Вслед за обедом наступали ранние декабрьские сумерки и начиналась тоскливая ходьба по длинной анфиладе парадных комнат. Аннинька любила следить, как постепенно потухают мерцания серого зимнего дня, как меркнет окрестность и комнаты наполняются тенями и как потом вдруг весь дом окунется в непроницаемую мглу. Она чувствовала себя легче среди этого мрака и потому почти никогда не зажигала свечей. Только в конце длинной залы стрекотала и оплывала дешевенькая пальмовая свечка, образуя своим пламенем небольшой светящийся круг. Некоторое время в доме происходило обычное послеобеденное движение: слышалось лязганье перемываемой посуды, раздавался стук выдвигаемых и задвигаемых ящиков, но вскоре доносилось топанье удаляющихся шагов, и затем наступала мертвая тишина. Порфирий Владимирыч ложился на послеобеденный отдых, Евпраксеюшка зарывалась в своей комнате в перину, Прохор уходил в людскую, и Аннинька оставалась совершенно одна. Она ходила взад и вперед, напевая вполголоса и стараясь утомить себя и, главное, ни о чем не думать. Идя по направлению к зале, вглядывалась в светящийся круг, образуемый пламенем свечи; возвращаясь назад, усиливалась различить какую-нибудь точку в сгустившейся мгле. Но, назло усилиям, воспоминания так и плыли ей навстречу. Вот уборная, оклеенная дешевенькими обоями по дощатой перегородке с неизбежным трюмо и не менее неизбежным букетом от подпоручика Папкова 2-го; вот сцена с закопченными, захватанными и скользкими от сырости декорациями; вот и она сама вертится на сцене, именно только вертится, воображая, что играет; вот театральный зал, со сцены кажущийся таким нарядным, почти блестящим, а в действительности убогий, темный, с сборною мебелью и с ложами, обитыми обшарканным малиновым плисом. И в заключение обер-офицеры, обер-офицеры, обер-офицеры без конца. Потом гостиница с вонючим коридором, слабо освещенным коптящею керосиновой лампой; номер, в который она, по окончании спектакля, впопыхах забегает, чтоб переодеться для дальнейших торжеств, номер с неприбранной с утра постелью, с умывальником, наполненным грязной водой, с валяющеюся на полу простыней и забытыми на спинке кресла кальсонами; потом общая зала, полная кухонного чада, с накрытым посредине столом; ужин, котлеты под горошком, табачный дым, гвалт, толкотня, пьянство, разгул… И опять обер-офицеры, обер-офицеры, обер-офицеры без конца…

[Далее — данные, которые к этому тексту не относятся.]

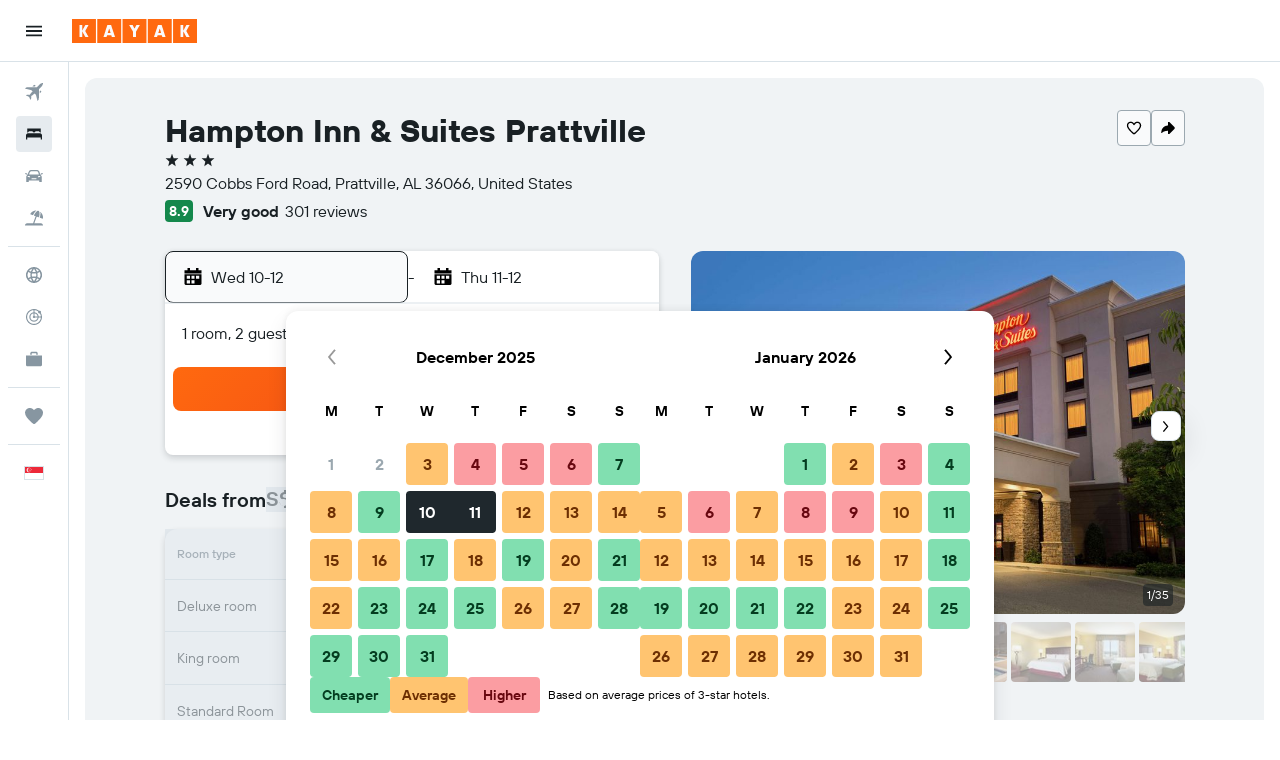

--- FILE ---
content_type: image/svg+xml
request_url: https://www.kayak.sg/res/images/flags-svg/sg.svg
body_size: -78
content:
<svg xmlns="http://www.w3.org/2000/svg"  viewBox="0 0 120 80"><path fill="#ED2939" d="M0 0h120v40H0z"/><path fill="#FFF" d="M0 40h120v40H0zM31.1 34.2c-9.7 3.4-20-3.8-20-14.2 0-10.4 10.3-17.6 20-14.2-7.6.3-13.6 6.5-13.6 14.2 0 7.7 6 13.9 13.6 14.2z"/><path fill="#FFF" d="M30.7 10.3h6.6L32 14.4l2-6.6 2 6.6m8 6l-2-6.6-2 6.6 5.3-4.1h-6.6M41 29.9l-2-6.6-2 6.6 5.3-4.1h-6.6M31 29.9l-2-6.6-2 6.6 5.3-4.1h-6.6m2.3-5.4l-2-6.6-2 6.6 5.3-4.1h-6.6"/></svg>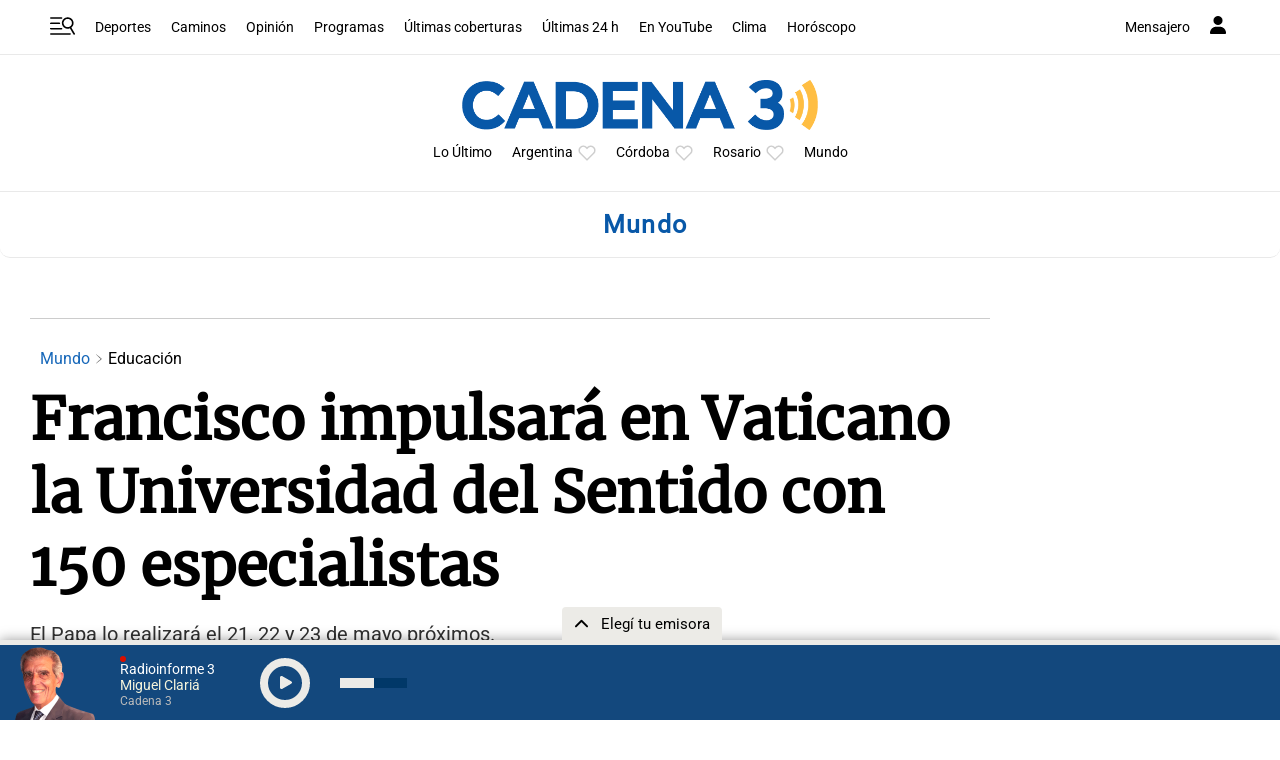

--- FILE ---
content_type: text/html; charset=utf-8
request_url: https://www.google.com/recaptcha/api2/aframe
body_size: 246
content:
<!DOCTYPE HTML><html><head><meta http-equiv="content-type" content="text/html; charset=UTF-8"></head><body><script nonce="hRhQfeAoTjnwLyHnSCf8ng">/** Anti-fraud and anti-abuse applications only. See google.com/recaptcha */ try{var clients={'sodar':'https://pagead2.googlesyndication.com/pagead/sodar?'};window.addEventListener("message",function(a){try{if(a.source===window.parent){var b=JSON.parse(a.data);var c=clients[b['id']];if(c){var d=document.createElement('img');d.src=c+b['params']+'&rc='+(localStorage.getItem("rc::a")?sessionStorage.getItem("rc::b"):"");window.document.body.appendChild(d);sessionStorage.setItem("rc::e",parseInt(sessionStorage.getItem("rc::e")||0)+1);localStorage.setItem("rc::h",'1768990813131');}}}catch(b){}});window.parent.postMessage("_grecaptcha_ready", "*");}catch(b){}</script></body></html>

--- FILE ---
content_type: application/javascript; charset=utf-8
request_url: https://fundingchoicesmessages.google.com/f/AGSKWxVJU556PGT_AoRZegKs2a66X6yfOwbcWwsac1hfI3d93H627qXf4pAIb3TD7agnPPBud02IogAS9d7cLzYuBKIDDysPZPmHEcVdDTjbX56GpVBUXTJ06OEAJBHMw5fT0QCCbSTG0hGdblw3o733w-086OwJqcfvwSiqdg_RAGLii-tFbqt6kAsexEk-/_/bbad6./768x90ad._adsbgd._adbg2a./ads_bottom_
body_size: -1291
content:
window['6a0f7a34-e8f1-4098-a0cc-35c2771aac63'] = true;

Таковы были воспоминания, относившиеся к тому времени, которое она когда-то называла временем своих успехов, своих побед, своего благополучия…
За этими воспоминаниями начинался ряд других. В них выдающуюся роль играл постоялый двор, уже совсем вонючий, с промерзающими зимой стенами, с колеблющимися полами, с дощатою перегородкой, из щелей которой выглядывали глянцевитые животы клопов. Пьяные и драчливые ночи; проезжие помещики, торопливо вынимающие из тощих бумажников зелененькую; хваты-купцы, подбадривающие «актерок» чуть не с нагайкой в руках. А наутро головная боль, тошнота и тоска, тоска без конца. В заключение – Головлево…
Головлево – это сама смерть, злобная, пустоутробная; это смерть, вечно подстерегающая новую жертву. Двое дядей тут умерли; двое двоюродных братьев здесь получили «особенно тяжкие» раны, последствием которых была смерть; наконец, и Любинька… Хоть и кажется, что она умерла где-то в Кречетове «по своим делам», но начало «особенно тяжких» ран несомненно положено здесь, в Головлеве. Все смерти, все отравы, все язвы – все идет отсюда. Здесь происходило кормление протухлой солониной, здесь впервые раздались в ушах сирот слова: постылые, нищие, дармоеды, ненасытные утробы и проч.; здесь ничто не проходило им даром, ничто не укрывалось от проницательного взора черствой и блажной старухи: ни лишний кусок, ни изломанная грошовая кукла, ни изорванная тряпка, ни стоптанный башмак. Всякое правонарушение немедленно восстановлялось или укоризной, или шлепком. И вот, когда они получили возможность располагать собой и поняли, что можно бежать от этого паскудства, они и бежали… туда! И никто не удержал их от бегства, да и нельзя было удержать, потому что хуже, постылее Головлева не предвиделось ничего.